Screencast video [⯈]
Module overview
This module will cover the following topics:
- Structures of non-recursive systems - First a general overview of a non-recursive system is explained.
- Structures of recursive systems - Afterwards this class of filters is extented to also include recursive filters.
- Transposition theorem - Here a method is discussed to change the structure of a filter.
- Special structures [⯈] - Finally the theory is put into practice and some very common examples of filter structures are discussed.
Summary
General difference equation and system function
\begin{eqnarray*} y[n]&=&\sum_{k=0}^{M-1} b_k x[n-k] + \sum_{k=1}^{N-1} a_k y[n-k]\newline H(z) &=& \frac{Y(z)}{X(z)}= \frac{\sum_{k=0}^{M-1}b_kz^{-k}}{1-\sum_{k=1}^{N-1}a_kz^{-k}}= \frac{\color{blue}{B(z)}}{\color{brown}{A(z)}} \end{eqnarray*}
Structures for Non Recursive systems
$$ \mbox{Impulse response: } h[n]=\sum_{k=0}^{M-1} h_k \delta[n-k] \hspace{2mm} \mbox{ with } \hspace{2mm} h_k=b_k $$ \begin{eqnarray*} \color{red}{\text{Direct form}} & : & H(z) = \sum_{n=0}^{M-1} h_k z^{-k} \end{eqnarray*} \begin{eqnarray*} \color{red}{\text{Cascadeform}} &:& H(z) = C \prod_{k=1}^{M-1} \left (1 - \alpha_k z^{-1} \right ) \newline & & H(z)= C \prod_{k=1}^{M_s} \left ( 1 + \beta_{1,k}z^{-1} + \beta_{2,k}z^{-2} \right ) \end{eqnarray*}
Structures for Recursive systems
\begin{eqnarray*} \color{red}{\text{Direct form I}} & : & H(z) = \color{blue}{B(z)} \cdot \color{brown}{\frac{1}{A(z)}} \newline \color{red}{\text{Direct form II}} & : & H(z) = \color{brown}{\frac{1}{A(z)}} \cdot \color{blue}{B(z)} \newline \color{red}{\text{Cascade}} & : & H(z)= C \prod_{k=1}^{\text{max} \{ N-1,M-1\}} \frac{1 - \beta_k z^{-1}}{1 - \alpha_k z^{-1}} \newline \color{red}{\text{Parallel} (N>M, \alpha_i \neq \alpha_k)} & : & H(z)= \sum_{k=1}^{N-1} \frac{C_k}{1 - \alpha_kz^{-1}} \end{eqnarray*}
Transposition theorem
- Reverse direction of all branches.
- Change branch points ($\color{blue}{\bullet}$)into summation nodes ($\color{red}{\oplus}$)and vice versa.

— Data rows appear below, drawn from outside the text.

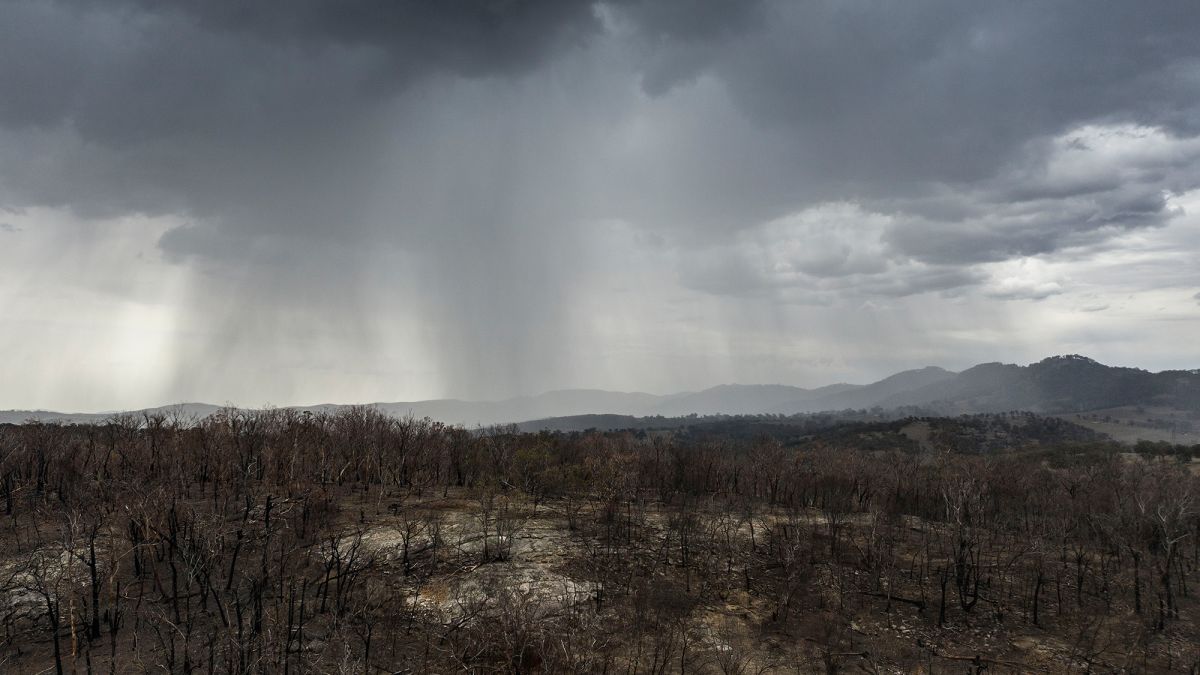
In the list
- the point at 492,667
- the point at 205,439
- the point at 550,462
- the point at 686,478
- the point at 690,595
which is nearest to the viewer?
the point at 492,667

- Interchange the input ($\color{green}{x[n]}$) and output ($y[n]$).
Linear-phase filter
\begin{eqnarray*} H(e^{j\theta}) &=&|H(e^{j\theta})| \cdot e^{j\varphi \{ H(e^{j\theta}) \}} \newline \varphi \{ H(e^{j\theta}) \} &=& \color{red}{c} \cdot \theta + \color{blue}{\alpha} \cdot \frac{\pi}{2}\newline \text{with constant } \color{red}{c } &\text{ and }& \color{blue}{\alpha} \in \{ 0, \pm 1\}. \end{eqnarray*}
- Exact linear phase only with even/odd symmetry FIR.

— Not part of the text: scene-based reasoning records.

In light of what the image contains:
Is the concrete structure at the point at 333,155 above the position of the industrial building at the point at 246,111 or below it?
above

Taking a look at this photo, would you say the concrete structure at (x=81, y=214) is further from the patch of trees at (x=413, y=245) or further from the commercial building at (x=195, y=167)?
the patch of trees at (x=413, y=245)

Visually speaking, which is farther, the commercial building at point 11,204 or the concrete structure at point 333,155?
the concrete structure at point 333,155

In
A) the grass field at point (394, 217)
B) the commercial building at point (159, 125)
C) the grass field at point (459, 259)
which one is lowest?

- Only complex conjugated mirrored or on unit circle.
All-pass filter
$$ | H_{ap}(e^{j\theta})| = 1 \hspace{3mm} \forall \theta $$
Minimum and maximum phase system
$H_{min}(z)$: All zeros inside unit circle
$H_{max}(z)$: All zeros outside unit circle
Factoring: Product All pass and Minimum Phase filter
$$ H(z) = H_{ap}(z) \cdot H_{min}(z) $$
Comb filter
$$ G(z)=H(z^N) $$
Averaging filter
\begin{eqnarray*} h[n]= \frac{1}{M} \sum_{k=0}^{M-1} \delta[n-k] & \circ \hspace{-1.3mm} - \hspace{-1.3mm} \circ & H(e^{j\theta}) = \frac{1}{M} \frac{\sin (\frac{M}{2} \theta)}{\sin (\frac{1}{2} \theta)} \cdot e^{-j\frac{M-1}{2}\theta} \end{eqnarray*} \begin{eqnarray*} H(z)&=& \color{red}{\frac{1}{M} \prod_{n=0}^{M-1} ( 1- \alpha_n z^{-1})} \cdot \color{blue}{\frac{1}{1 - z^{-1}}} \hspace{3mm} \text{with zeros } \color{red}{\alpha_n=e^{j n \frac{2\pi}{M}}} \end{eqnarray*}
Frequency sampling filter
\begin{eqnarray*} h[n]= \sum_{k=0}^{M-1} h_k \delta[n-k] &\overset{\text{IDFT}}{\circ \hspace{-1.3mm} - \hspace{-1.3mm} \circ} & \frac{1}{M} \sum_{l=0}^{M-1} \color{blue}{H[l]} e^{j(2 \pi/M)l k} \end{eqnarray*} \begin{eqnarray*} H(z)&=& \left \{ \color{red}{\frac{1}{M} \cdot (1-z^{-M}) }\right \} \cdot \left \{ \color{blue}{\sum_{l=0}^{M-1} \frac{H[l]}{\left ( 1-\alpha_l z^{-1} \right )}} \right \} \hspace{3mm} \text{with } \color{red}{\alpha_l=e^{jl \frac{2 \pi}{M}}} \end{eqnarray*}
Lattice filter
A lattice filter consists of a number of cascaded modules and each module has the same structure. The structure has low sensitivity to parameter quantization effects, and a simple criterion for ensuring filter stability.